Many organizations conduct vulnerability assessments, while fewer conduct regular third-party penetration tests. Both are critical components of a Vulnerability and Threat Management program.
Vulnerability assessments identify security vulnerabilities in an environment, such as applications, networks, etc. Testing should produce a prioritized list of vulnerabilities, and how to remediate them. The goal is to identify the issues and to help the company direct their resources to the vulnerabilities that introduce the greatest risk to the enterprise.
While there are many different definitions of a penetration test, I tend to lean towards a test that aims to breach the information security of your organization. This test often actually exploits weaknesses in your systems, proving or disproving real-world attack vectors against your company’s assets, physical security, data or people. Penetration tests can have narrow or wide scopes and can include not only logical tests, but also physical security and social engineering attacks and tests.
White Box vs. Black Box
White box penetration tests start with provided information such as vulnerability assessments and credentials, as well as permission of the company to perform the test. Black box testing is performed with limited information of the target systems. Black box testing relies on the skill of the person performing the test to find their own way into the enterprise. This is one reason the skill and reputation of your penetration testing company is critical. Black box testing generally provides a more realistic result, as this is the route a Black Hat hacker and other bad actors would take into your enterprise.

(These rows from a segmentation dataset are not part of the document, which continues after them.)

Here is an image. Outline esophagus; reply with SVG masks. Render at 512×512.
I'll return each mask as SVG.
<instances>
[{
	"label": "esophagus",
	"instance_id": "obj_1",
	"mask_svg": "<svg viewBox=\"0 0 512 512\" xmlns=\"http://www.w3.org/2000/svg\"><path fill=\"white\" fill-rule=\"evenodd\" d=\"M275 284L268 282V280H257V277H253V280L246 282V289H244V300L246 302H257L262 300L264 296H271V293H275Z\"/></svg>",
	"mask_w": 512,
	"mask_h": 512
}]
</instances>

There are many commercial and Open Source vulnerability scanners on the market that look for a variety of vulnerabilities such as those found in the OSWASP Top 10, including SQL injection, cross-site scripting, cross-site request forgery, and insecure direct object references. Each tool has its own strengths and weaknesses and it is often necessary to utilize more than one tool to get the right scope of tests for your organization.
I generally advise companies to use vulnerability scanners to find their issues, and to re-test after repairing. Once an organization believes they have resolved the majority of their security vulnerabilities, using a third-party penetration test can help you validate. It is also becoming more common for healthcare companies to require their 3rd party vendors and Business Associates to perform a third-party penetration test by a reputable vendor to determine the real world effectiveness of your security controls.